FORT BEND COUNTY, Texas — As Fort Bend County updates its emergency response radio system, officials are planning to confer this week to figure out how - and whether - they can buy radio equipment for the county’s volunteer fire departments.

A request from the county’s purchasing agent for $416,000 to buy radio equipment for the volunteer firefighters was pulled from the county commissioners’ agenda last week. Officials found they didn’t have the statutory authority to use county funds to buy and donate items to a non-government entity, Purchasing Agent Gilbert Jalomo said.

The switch-up highlights the complexity of governing a growing county made up of a patchwork of cities and unincorporated areas.

There are 21 fire departments in Fort Bend County run by cities, emergency service districts or volunteers, Fire Marshal Mark Flathouse said.

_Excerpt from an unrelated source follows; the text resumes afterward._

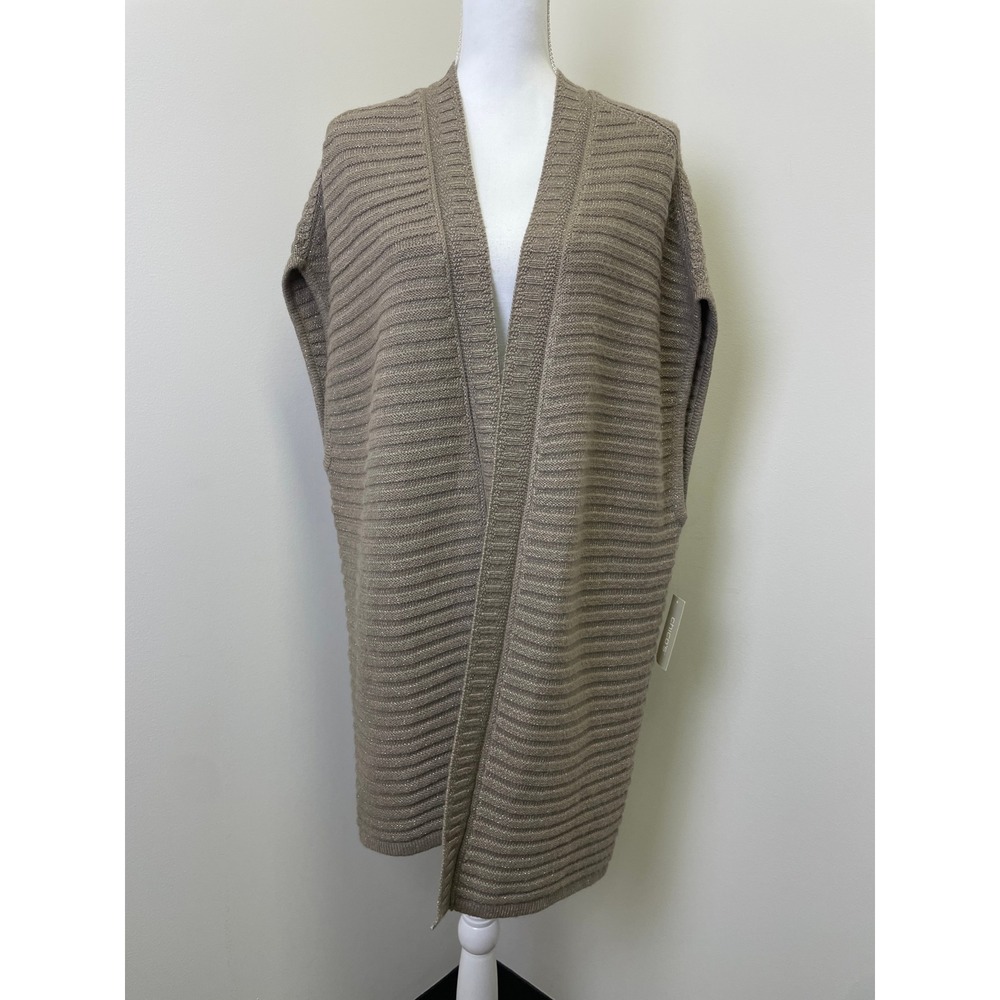 NEW Chico's size2 Large Knit Shimmer Taupe Open Front Vest Cardigan Sweater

The Fort Bend County Sheriff’s Office oversees dispatch to some of those departments, while the fire marshal handles the contractual agreements, Flathouse said.

Volunteer departments may not have financing to buy new equipment as the county upgrades its system, Flathouse said. Efforts to reach leaders at several volunteer departments were unsuccessful Tuesday.

The volunteer departments aren’t the only ones facing a need to change over. Fort Bend County began to transition from an analog to a digital system because they share a system with Harris County, which is now fully digital, said Capt. Matt Carter, who oversees the emergency operations and communications division for the Fort Bend County Sheriff’s Office.

“It isn’t necessarily us, the Sheriff’s Office, forcing anyone’s hand,” Carter said. “We’re having to maintain compatibility with other agencies ourselves.”

Fort Bend County will be able to simulcast, meaning they can still provide dispatch service for personnel using either kind of radio by tricking the system into accepting both types of signals, Carter said, but Harris County is moving away from that technique.

“STARTING 2016, ANALOG RADIOS WILL NO LONGER WORK ON OUR RADIO SYSTEM,” says a notice on the Harris County Information Technology Center, Radio Services website.To get new radios to the volunteer departments, Fort Bend is looking at the possibility of buying the radios and loaning them out while keeping them on the county inventory, Jalomo said. Another option being analyzed is to give the departments money.

“These won’t be obsolete radios,” County Judge Robert Hebert said during last week’s county commissioners meeting. “These will be brand new if we can figure out how to do it.”

The fire marshal’s express goal is to be sure the volunteers have the best equipment they can get to get the 911 call.

“This is the last piece of the puzzle to make sure everybody can speak to each other out there,” he said.